Until it doesn’t. What people in law firms and law schools have been telling me over the course of this year is that they’re deeply worried about the lawyer development system. Specifically, they’re saying: “We don’t know where the next generation of lawyers is going to come from.”

Let’s start with one of the legal profession’s oldest truisms: Law schools don’t teach people how to be lawyers. Not only is this inarguably true, I don’t see how it could be otherwise. If it takes an average of 7 to 13 years to really “become” a lawyer, law school can do no more in its three years than get the ball rolling. Law schools are not set up to teach people how to deliver legal services to clients, and they can’t be reconfigured to play that role without gutting them and converting them into completely new entities. If we want to have lawyer development academies that mix classroom instruction with supervised work opportunities for ten years before granting a license to practise law, that’s fine; but that’s not the world we currently live in.

And anyway, law schools haven’t had to “teach people how to be lawyers,” because the profession has effectively outsourced this job to the private sector. Most lawyers’ early development time — say, between three and eight years after their first day of law school — is spent working for more experienced lawyers (usually in law firms) rather than directly for clients. The well-worn path looks like this:

  • Step 1: Get hired as a new associate at a law firm.
  • Step 2: Work really hard.
  • Step 3(a): After a period of six to twelve years, accept an invitation to join the equity partnership, after which you can continue to work really hard while getting a cut of other lawyers’ revenue.
  • Step 3(b): Alternatively, anytime between the first and twelfth year on the job, leave the firm to join (i) another law firm, (ii) a corporate or public-sector law department, (iii) sole practice, or (iv) some other type of employment inside or outside the legal market.

Source records
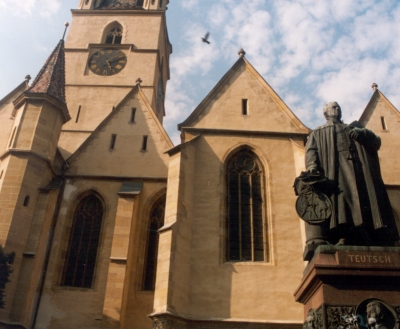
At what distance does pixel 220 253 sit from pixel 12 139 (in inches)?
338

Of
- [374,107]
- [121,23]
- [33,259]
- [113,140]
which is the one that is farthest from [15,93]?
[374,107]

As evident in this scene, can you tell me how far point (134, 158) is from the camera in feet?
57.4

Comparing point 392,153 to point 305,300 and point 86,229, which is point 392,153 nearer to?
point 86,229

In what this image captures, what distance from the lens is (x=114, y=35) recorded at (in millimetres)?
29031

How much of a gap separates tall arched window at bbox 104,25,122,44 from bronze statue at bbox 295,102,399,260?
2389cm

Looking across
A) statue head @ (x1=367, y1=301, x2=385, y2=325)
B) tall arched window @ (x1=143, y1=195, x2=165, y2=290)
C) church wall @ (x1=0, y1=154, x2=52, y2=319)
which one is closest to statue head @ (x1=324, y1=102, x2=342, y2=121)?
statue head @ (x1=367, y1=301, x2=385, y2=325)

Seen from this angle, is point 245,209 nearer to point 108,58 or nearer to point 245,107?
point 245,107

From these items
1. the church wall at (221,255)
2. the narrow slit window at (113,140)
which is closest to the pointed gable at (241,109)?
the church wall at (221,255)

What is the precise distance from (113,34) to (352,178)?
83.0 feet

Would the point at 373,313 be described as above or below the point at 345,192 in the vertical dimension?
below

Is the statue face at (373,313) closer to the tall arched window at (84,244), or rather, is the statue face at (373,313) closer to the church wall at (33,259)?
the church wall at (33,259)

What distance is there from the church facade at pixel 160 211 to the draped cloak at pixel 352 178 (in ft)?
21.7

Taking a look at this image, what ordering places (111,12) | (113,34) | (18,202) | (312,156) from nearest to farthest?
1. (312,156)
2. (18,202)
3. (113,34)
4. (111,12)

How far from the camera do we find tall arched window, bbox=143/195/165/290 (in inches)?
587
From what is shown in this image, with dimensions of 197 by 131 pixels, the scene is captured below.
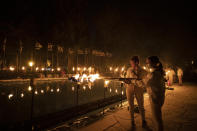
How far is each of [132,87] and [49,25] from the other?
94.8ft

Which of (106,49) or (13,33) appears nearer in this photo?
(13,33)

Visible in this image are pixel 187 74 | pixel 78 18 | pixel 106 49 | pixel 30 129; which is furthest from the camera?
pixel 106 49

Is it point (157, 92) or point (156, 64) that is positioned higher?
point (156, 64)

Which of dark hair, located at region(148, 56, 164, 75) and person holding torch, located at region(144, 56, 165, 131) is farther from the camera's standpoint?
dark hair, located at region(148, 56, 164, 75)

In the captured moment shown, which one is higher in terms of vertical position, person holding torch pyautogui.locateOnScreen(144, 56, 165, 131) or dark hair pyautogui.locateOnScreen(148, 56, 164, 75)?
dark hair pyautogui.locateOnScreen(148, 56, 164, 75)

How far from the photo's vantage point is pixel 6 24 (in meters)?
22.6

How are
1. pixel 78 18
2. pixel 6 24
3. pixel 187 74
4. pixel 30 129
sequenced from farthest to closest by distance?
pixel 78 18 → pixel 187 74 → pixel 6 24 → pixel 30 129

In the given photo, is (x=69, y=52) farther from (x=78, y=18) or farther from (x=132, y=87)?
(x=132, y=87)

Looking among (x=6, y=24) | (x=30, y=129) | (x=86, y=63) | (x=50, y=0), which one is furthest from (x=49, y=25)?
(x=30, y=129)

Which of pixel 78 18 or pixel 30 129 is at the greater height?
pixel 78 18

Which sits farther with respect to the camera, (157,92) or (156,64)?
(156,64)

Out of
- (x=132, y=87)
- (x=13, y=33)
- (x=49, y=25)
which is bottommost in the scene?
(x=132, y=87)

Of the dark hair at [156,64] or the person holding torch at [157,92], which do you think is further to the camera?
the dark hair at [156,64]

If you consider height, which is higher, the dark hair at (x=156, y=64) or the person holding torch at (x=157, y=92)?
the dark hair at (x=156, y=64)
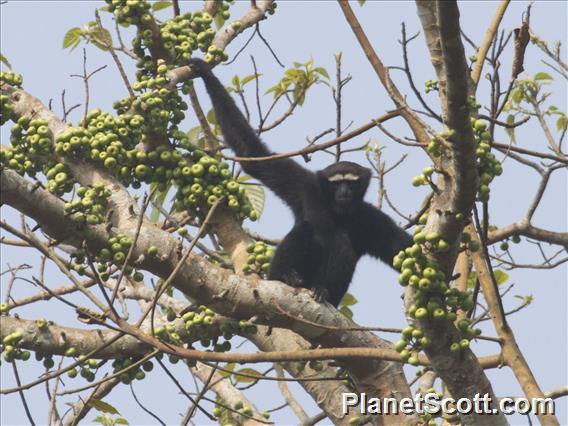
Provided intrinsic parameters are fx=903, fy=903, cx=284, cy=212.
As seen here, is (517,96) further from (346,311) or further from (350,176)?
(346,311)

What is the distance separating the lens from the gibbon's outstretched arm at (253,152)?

* * *

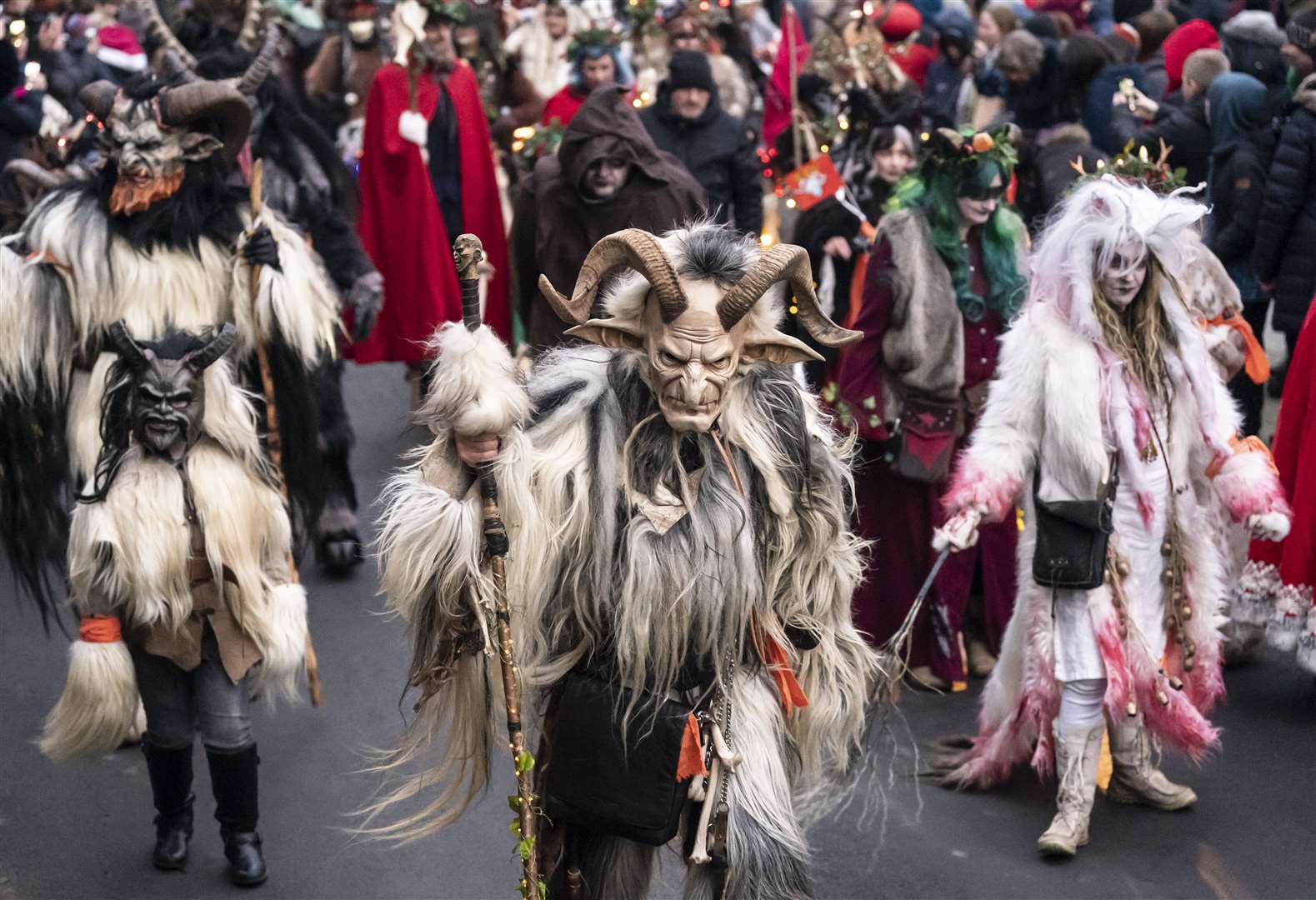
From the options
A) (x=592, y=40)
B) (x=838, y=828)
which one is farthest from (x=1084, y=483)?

Given request A
Reproduce the passage on lawyer development in full, word for word.
Given request B
Pick out each line of the records containing the string "closest", matching case exactly.
The passage on lawyer development and the records have no connection to each other.

Correct result A
Until it doesn’t. What people in law firms and law schools have been telling me over the course of this year is that they’re deeply worried about the lawyer development system. Specifically, they’re saying: “We don’t know where the next generation of lawyers is going to come from.”

Let’s start with one of the legal profession’s oldest truisms: Law schools don’t teach people how to be lawyers. Not only is this inarguably true, I don’t see how it could be otherwise. If it takes an average of 7 to 13 years to really “become” a lawyer, law school can do no more in its three years than get the ball rolling. Law schools are not set up to teach people how to deliver legal services to clients, and they can’t be reconfigured to play that role without gutting them and converting them into completely new entities. If we want to have lawyer development academies that mix classroom instruction with supervised work opportunities for ten years before granting a license to practise law, that’s fine; but that’s not the world we currently live in.

And anyway, law schools haven’t had to “teach people how to be lawyers,” because the profession has effectively outsourced this job to the private sector. Most lawyers’ early development time — say, between three and eight years after their first day of law school — is spent working for more experienced lawyers (usually in law firms) rather than directly for clients. The well-worn path looks like this:

  • Step 1: Get hired as a new associate at a law firm.
  • Step 2: Work really hard.
  • Step 3(a): After a period of six to twelve years, accept an invitation to join the equity partnership, after which you can continue to work really hard while getting a cut of other lawyers’ revenue.
  • Step 3(b): Alternatively, anytime between the first and twelfth year on the job, leave the firm to join (i) another law firm, (ii) a corporate or public-sector law department, (iii) sole practice, or (iv) some other type of employment inside or outside the legal market.

Correct result B
which one is closest to statue head @ (x1=324, y1=102, x2=342, y2=121)?
which is closest to the pointed gable at (241,109)?
sequenced from farthest to closest by distance?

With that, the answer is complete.